Lorenz Perwanger poursuit : « Enfin, point 3: la longue durée de vie du cuir. Avec un peu d’entretien, les chaussures en cuir durent toute une vie – autrefois, elles étaient transmises de génération en génération. Cette durée de vie exceptionnellement longue est un point important dans les calculs de durabilité sous l’angle « cradle to grave » – on entend par là la prise en compte de la consommation d’énergie et de ressources de toute la « vie du produit », de sa fabrication à sa destruction.

Les personnes qui utilisent les choses longtemps économisent ainsi les matières premières et l’énergie qui seraient nécessaires à la production de nouveaux produits. Sans parler de l’utilisation responsable d’une matière première naturelle, une chaussure de montagne devient de plus en plus confortable au fil du temps et les imperfections et les bosses racontent des histoires d’aventures d’escalade et de randonnée auxquelles on aime repenser. Ainsi, sur ce point aussi, le cuir est un morceau de vie véritable ».

 

Il n’y a pas de substitut au cuir naturel

En parcourant les rayons des fournisseurs d’équipements outdoor, on trouve une multitude de matériaux synthétiques modernes. L’une des raisons pour lesquelles les gens se tournent vers ces matériaux alternatifs est le coût plus élevé des cuirs sophistiqués et techniquement convaincants. Il est donc logique d’attribuer les propriétés positives du cuir à des matériaux synthétiques. Il faut savoir qu’en Allemagne, le terme « cuir » n’est pas protégé par la loi et que de nombreux substituts se vantent des propriétés uniques de l’original.

La COTANCE, l’organisation faîtière des associations européennes de tanneurs, a donc commandé une étude visant à déterminer si ces « pseudo-cuirs » présentaient effectivement les mêmes avantages que l’original. (L’étude en anglais peut être consultée sur le site https://www.mdpi.com/2079-6412/11/2/226).

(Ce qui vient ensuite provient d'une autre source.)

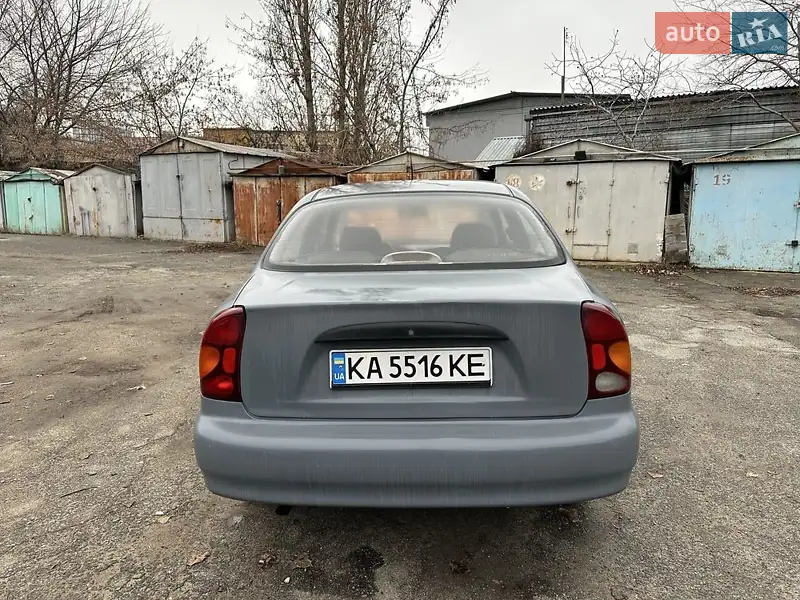 2011 zaz tf69y0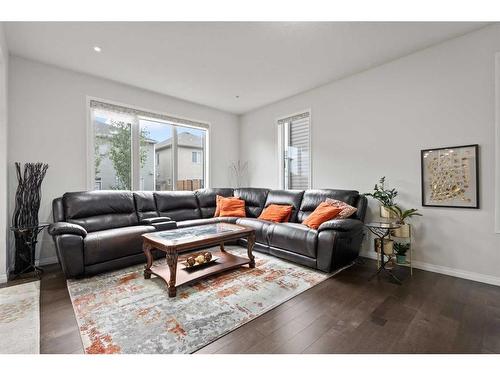 411 Windrow Common Sw, Airdrie, AB - Indoor Photo Showing Living Room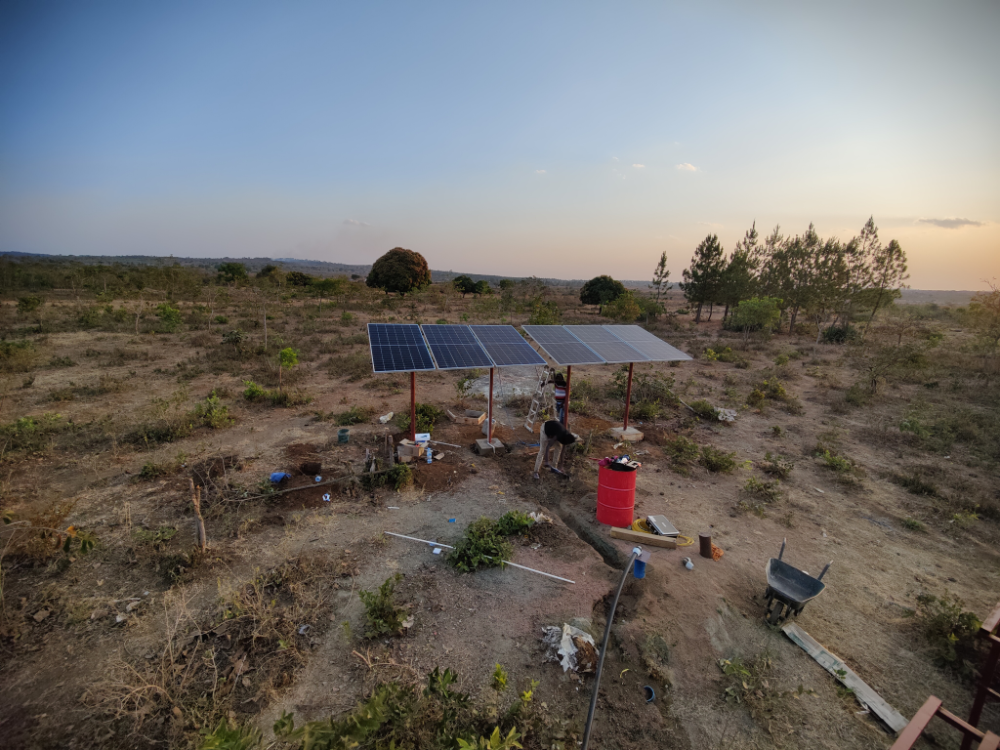 Simusolar: CEO, COO, CFO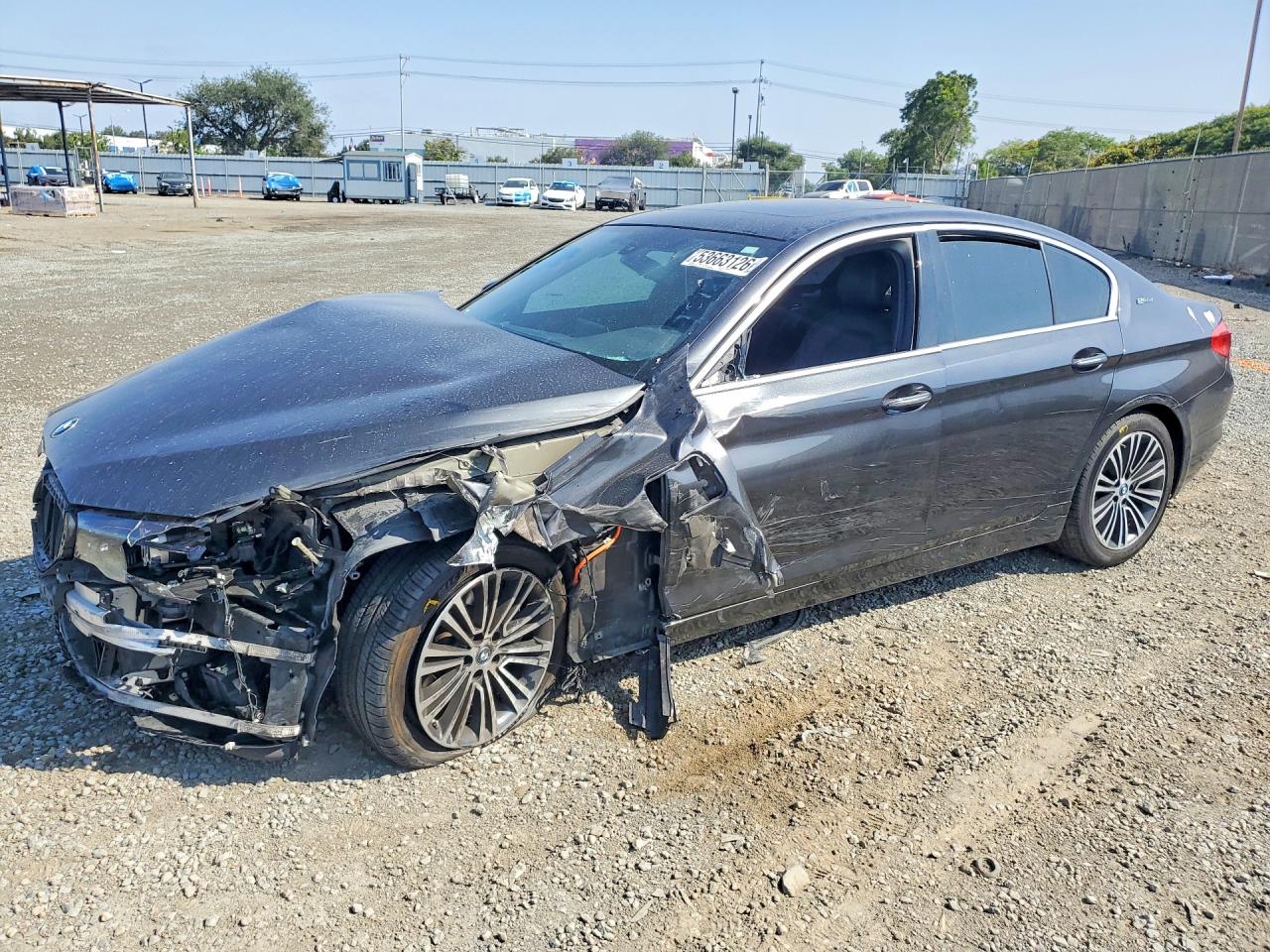 2018 BMW 530E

L’étude a examiné les propriétés techniques des matériaux, telles que la robustesse et la durabilité ou la respirabilité, ainsi que l’aspect et le toucher du matériau. Bien que certains des matériaux étudiés se soient rapprochés de certaines propriétés du cuir véritable, aucun des substituts testés n’a pu réunir toutes les caractéristiques du cuir. Certains des matériaux synthétiques examinés contenaient même des substances nocives pour la santé ou l’environnement.

« Nous nous réjouissons naturellement d’un résultat aussi positif pour notre cuir fabriqué de manière traditionnelle », déclare Lorenz Perwanger. « En plus de l’aspect scientifique de l’étude, ce qui compte pour moi, ce sont bien sûr les avantages subjectifs du cuir véritable : Le cuir réunit les caractéristiques les plus nobles de la peau naturelle. C’est un matériau chaud et vivant, que je crois capable de me protéger des défis les plus difficiles de la nature. Le cuir Perwanger provient de la nature montagnarde et y est également porté. Pour moi, aucun autre matériau n’entrerait en ligne de compte pour mes chaussures de montagne, ne serait-ce que pour cette raison ».